>>>

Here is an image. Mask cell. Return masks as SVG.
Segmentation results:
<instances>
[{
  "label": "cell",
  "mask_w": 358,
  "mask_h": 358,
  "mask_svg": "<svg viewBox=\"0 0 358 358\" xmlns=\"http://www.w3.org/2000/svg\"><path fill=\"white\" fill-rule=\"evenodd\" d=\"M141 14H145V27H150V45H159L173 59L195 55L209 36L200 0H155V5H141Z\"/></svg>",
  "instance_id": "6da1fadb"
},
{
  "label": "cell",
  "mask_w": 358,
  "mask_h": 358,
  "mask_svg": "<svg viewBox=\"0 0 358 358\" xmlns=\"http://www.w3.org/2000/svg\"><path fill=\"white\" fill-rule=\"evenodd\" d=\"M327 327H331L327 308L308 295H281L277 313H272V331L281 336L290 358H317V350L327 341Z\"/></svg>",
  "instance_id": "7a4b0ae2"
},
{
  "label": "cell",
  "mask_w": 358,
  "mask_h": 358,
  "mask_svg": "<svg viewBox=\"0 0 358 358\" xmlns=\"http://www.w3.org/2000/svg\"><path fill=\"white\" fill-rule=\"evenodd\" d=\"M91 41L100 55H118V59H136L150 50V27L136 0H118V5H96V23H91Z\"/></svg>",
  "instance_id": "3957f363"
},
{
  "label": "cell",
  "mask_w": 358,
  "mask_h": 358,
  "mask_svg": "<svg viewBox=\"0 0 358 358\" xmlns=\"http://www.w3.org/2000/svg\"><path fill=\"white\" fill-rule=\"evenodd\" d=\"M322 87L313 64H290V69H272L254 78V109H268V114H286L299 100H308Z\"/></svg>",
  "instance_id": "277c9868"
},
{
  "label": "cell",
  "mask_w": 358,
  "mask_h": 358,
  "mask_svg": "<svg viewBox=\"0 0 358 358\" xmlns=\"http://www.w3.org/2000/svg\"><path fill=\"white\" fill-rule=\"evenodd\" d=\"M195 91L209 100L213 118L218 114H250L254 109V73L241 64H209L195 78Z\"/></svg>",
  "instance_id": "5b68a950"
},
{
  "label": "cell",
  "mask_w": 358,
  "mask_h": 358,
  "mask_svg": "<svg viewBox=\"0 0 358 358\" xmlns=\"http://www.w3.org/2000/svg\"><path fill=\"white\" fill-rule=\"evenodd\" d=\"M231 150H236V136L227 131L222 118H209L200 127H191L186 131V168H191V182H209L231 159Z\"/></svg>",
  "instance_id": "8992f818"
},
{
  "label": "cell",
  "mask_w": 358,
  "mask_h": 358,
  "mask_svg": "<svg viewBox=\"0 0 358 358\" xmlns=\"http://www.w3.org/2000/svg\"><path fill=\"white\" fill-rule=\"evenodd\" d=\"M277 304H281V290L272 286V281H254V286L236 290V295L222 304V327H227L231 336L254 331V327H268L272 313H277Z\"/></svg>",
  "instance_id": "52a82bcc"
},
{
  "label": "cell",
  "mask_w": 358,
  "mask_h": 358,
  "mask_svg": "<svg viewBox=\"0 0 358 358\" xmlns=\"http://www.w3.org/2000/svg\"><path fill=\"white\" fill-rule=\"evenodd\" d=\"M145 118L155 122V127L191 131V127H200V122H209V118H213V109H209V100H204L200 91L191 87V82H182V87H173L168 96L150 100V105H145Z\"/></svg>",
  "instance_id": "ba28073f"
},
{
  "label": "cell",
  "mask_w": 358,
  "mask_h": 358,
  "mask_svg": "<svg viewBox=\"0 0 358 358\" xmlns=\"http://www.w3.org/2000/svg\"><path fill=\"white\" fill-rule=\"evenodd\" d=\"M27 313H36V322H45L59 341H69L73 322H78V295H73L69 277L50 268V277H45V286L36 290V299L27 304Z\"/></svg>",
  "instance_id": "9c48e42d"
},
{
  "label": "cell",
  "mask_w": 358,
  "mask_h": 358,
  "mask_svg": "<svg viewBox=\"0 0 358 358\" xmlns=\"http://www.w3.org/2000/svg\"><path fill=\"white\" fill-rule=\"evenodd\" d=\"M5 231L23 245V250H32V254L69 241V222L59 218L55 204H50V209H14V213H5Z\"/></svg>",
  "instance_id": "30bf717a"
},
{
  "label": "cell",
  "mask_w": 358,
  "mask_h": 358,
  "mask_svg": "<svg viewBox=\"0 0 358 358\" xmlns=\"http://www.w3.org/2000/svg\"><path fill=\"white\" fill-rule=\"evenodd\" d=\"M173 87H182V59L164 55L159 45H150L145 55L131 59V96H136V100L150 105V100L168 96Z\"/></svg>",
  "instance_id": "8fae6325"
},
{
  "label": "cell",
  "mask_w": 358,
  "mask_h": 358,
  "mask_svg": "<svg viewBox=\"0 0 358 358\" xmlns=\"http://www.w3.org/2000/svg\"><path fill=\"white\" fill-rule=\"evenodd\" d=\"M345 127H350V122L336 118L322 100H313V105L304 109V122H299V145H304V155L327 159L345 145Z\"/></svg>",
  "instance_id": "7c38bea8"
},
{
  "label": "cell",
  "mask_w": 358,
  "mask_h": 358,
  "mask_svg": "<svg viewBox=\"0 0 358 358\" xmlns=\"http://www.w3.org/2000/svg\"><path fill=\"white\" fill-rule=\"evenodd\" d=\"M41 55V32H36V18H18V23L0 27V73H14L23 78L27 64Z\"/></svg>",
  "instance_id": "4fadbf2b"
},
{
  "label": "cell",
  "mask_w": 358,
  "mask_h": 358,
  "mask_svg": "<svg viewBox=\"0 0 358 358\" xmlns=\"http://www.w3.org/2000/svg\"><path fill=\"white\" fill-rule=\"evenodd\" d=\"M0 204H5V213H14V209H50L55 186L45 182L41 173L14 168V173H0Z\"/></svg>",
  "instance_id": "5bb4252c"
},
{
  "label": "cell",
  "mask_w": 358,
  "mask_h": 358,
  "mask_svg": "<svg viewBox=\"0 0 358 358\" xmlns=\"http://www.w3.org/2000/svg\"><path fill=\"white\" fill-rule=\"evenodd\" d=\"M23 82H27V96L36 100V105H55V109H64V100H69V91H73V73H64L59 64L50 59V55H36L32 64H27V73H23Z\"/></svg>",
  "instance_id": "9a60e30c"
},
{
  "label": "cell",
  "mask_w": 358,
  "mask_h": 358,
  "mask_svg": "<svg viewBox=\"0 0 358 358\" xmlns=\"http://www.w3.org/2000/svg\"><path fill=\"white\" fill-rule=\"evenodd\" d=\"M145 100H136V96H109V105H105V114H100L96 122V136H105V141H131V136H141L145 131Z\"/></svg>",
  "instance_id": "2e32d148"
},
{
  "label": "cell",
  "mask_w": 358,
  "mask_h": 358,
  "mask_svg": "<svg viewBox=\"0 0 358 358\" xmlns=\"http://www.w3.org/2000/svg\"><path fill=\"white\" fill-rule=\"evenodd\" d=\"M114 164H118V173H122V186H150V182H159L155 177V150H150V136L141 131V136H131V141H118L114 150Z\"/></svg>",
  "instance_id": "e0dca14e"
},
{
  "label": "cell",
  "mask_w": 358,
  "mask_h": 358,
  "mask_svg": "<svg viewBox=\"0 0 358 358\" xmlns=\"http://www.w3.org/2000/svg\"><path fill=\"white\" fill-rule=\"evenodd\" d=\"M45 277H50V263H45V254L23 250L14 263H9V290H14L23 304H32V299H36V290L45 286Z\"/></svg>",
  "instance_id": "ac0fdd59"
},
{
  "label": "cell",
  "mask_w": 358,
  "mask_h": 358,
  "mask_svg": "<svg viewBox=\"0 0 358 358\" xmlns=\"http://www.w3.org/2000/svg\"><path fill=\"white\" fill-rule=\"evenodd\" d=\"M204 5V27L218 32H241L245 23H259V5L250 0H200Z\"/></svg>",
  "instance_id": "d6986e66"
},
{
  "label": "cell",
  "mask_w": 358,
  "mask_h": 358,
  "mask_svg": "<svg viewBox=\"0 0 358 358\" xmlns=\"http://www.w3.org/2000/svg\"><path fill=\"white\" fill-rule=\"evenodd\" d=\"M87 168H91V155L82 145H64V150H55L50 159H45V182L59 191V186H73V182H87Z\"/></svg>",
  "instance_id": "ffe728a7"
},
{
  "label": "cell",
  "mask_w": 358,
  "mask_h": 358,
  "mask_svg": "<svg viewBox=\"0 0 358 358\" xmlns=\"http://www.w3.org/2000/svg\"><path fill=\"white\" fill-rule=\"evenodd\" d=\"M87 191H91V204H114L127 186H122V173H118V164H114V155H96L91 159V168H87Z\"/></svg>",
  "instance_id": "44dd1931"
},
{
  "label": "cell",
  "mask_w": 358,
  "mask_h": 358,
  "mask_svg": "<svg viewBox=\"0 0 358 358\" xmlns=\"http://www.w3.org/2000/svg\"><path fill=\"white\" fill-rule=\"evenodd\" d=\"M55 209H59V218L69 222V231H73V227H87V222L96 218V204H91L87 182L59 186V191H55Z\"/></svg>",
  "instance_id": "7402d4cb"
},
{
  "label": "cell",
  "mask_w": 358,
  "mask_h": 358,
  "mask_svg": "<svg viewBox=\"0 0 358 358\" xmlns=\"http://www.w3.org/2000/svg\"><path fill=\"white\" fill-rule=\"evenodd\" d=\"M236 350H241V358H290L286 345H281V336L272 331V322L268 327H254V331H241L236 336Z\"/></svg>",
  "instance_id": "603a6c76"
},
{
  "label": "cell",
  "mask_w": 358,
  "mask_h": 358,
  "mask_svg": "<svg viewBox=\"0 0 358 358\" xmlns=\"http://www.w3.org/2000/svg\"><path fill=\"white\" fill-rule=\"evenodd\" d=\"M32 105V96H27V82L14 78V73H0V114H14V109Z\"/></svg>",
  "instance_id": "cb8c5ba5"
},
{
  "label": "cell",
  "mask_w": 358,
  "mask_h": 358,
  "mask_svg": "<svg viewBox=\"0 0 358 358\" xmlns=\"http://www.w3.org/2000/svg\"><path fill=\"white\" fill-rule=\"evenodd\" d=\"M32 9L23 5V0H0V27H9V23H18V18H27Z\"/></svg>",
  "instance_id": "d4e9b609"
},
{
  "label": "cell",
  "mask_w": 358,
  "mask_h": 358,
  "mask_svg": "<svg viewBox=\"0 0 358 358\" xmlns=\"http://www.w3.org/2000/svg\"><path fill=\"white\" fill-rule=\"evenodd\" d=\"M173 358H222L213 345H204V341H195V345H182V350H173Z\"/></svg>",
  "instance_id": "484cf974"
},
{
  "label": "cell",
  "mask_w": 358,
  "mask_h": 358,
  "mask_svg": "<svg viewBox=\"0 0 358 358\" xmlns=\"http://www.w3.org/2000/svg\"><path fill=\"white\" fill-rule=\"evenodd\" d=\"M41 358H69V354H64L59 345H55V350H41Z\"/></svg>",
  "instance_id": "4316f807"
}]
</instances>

<<<

Rewrite the lines from the first one up to and including the line with "41L100 55H118V59H136L150 50V27L136", replacing "mask_svg" with "outline_svg" and leaving everything else unchanged. Return only those lines.

## Task answer
Here is an image. Mask cell. Return masks as SVG.
Segmentation results:
<instances>
[{
  "label": "cell",
  "mask_w": 358,
  "mask_h": 358,
  "outline_svg": "<svg viewBox=\"0 0 358 358\" xmlns=\"http://www.w3.org/2000/svg\"><path fill=\"white\" fill-rule=\"evenodd\" d=\"M141 14H145V27H150V45H159L173 59L195 55L209 36L200 0H155V5H141Z\"/></svg>",
  "instance_id": "6da1fadb"
},
{
  "label": "cell",
  "mask_w": 358,
  "mask_h": 358,
  "outline_svg": "<svg viewBox=\"0 0 358 358\" xmlns=\"http://www.w3.org/2000/svg\"><path fill=\"white\" fill-rule=\"evenodd\" d=\"M327 327H331L327 308L308 295H281L277 313H272V331L281 336L290 358H317V350L327 341Z\"/></svg>",
  "instance_id": "7a4b0ae2"
},
{
  "label": "cell",
  "mask_w": 358,
  "mask_h": 358,
  "outline_svg": "<svg viewBox=\"0 0 358 358\" xmlns=\"http://www.w3.org/2000/svg\"><path fill=\"white\" fill-rule=\"evenodd\" d=\"M91 41L100 55H118V59H136L150 50V27L136 0H118V5H96V23H91Z\"/></svg>",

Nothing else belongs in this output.